WARSAW, Poland (AP) Thousands of people including Polish and European leaders attended the state funeral Sunday of Tadeusz Mazowiecki, Eastern Europe's first post-communist prime minister.
A pro-democracy activist and writer, Mazowiecki served as an adviser to Lech Walesa, the leader of the Solidarity freedom movement, which ousted communists from Poland in 1989.
Mazowiecki, who died Monday at a Warsaw hospital aged 86, became the first post-communist premier that year through 1990.
Poland's transformation inspired ouster of communism in the region, but the stringent economic reforms initiated under Mazowiecki led to his bitter defeat in the first popular presidential vote in 1990. He later served as U.N. envoy to war-torn Bosnia, but resigned in 1995 to protest what he perceived to be world inaction in the face of atrocities there.
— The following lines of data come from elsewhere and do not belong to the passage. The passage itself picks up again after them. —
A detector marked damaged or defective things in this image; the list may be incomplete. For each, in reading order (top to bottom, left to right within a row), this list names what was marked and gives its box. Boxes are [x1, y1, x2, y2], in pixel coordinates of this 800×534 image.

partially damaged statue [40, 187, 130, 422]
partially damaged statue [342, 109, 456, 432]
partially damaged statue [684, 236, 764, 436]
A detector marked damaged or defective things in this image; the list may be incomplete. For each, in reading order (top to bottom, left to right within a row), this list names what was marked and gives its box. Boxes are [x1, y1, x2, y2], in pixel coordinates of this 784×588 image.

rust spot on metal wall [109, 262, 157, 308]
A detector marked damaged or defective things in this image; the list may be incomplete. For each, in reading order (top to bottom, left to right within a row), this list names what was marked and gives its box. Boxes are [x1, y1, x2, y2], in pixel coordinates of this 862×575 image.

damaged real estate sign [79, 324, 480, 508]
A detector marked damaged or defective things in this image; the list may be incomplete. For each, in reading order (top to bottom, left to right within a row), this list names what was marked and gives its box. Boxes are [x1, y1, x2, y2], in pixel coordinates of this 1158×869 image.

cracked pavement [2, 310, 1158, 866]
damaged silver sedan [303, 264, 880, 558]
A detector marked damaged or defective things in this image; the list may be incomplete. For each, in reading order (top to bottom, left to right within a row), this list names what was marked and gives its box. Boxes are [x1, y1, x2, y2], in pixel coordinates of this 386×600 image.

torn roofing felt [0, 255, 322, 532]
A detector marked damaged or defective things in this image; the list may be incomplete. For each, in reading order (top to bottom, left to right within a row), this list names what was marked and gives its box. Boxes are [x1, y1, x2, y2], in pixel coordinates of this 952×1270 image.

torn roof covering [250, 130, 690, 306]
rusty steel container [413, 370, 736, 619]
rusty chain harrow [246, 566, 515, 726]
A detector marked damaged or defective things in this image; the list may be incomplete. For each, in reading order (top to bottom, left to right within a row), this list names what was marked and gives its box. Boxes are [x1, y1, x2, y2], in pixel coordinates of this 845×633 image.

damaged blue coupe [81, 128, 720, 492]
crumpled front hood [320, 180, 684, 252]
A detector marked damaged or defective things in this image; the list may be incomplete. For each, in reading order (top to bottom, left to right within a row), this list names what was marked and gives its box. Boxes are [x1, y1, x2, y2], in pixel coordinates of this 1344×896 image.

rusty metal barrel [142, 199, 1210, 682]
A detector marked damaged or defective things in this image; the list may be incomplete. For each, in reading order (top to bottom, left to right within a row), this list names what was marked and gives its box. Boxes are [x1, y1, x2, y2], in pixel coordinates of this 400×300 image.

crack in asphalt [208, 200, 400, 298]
European Commission President Jose Manuel Barroso also joined mourners for the funeral Mass at St. John's Arch Cathedral in Warsaw. Mazowiecki's simple wooden coffin, covered by Poland's white-and-red national flag, was placed in front of the altar that was decorated with yellow roses. Mazowiecki was a deep Catholic believer and, according to those who worked with him, followed moral principles in his political decisions.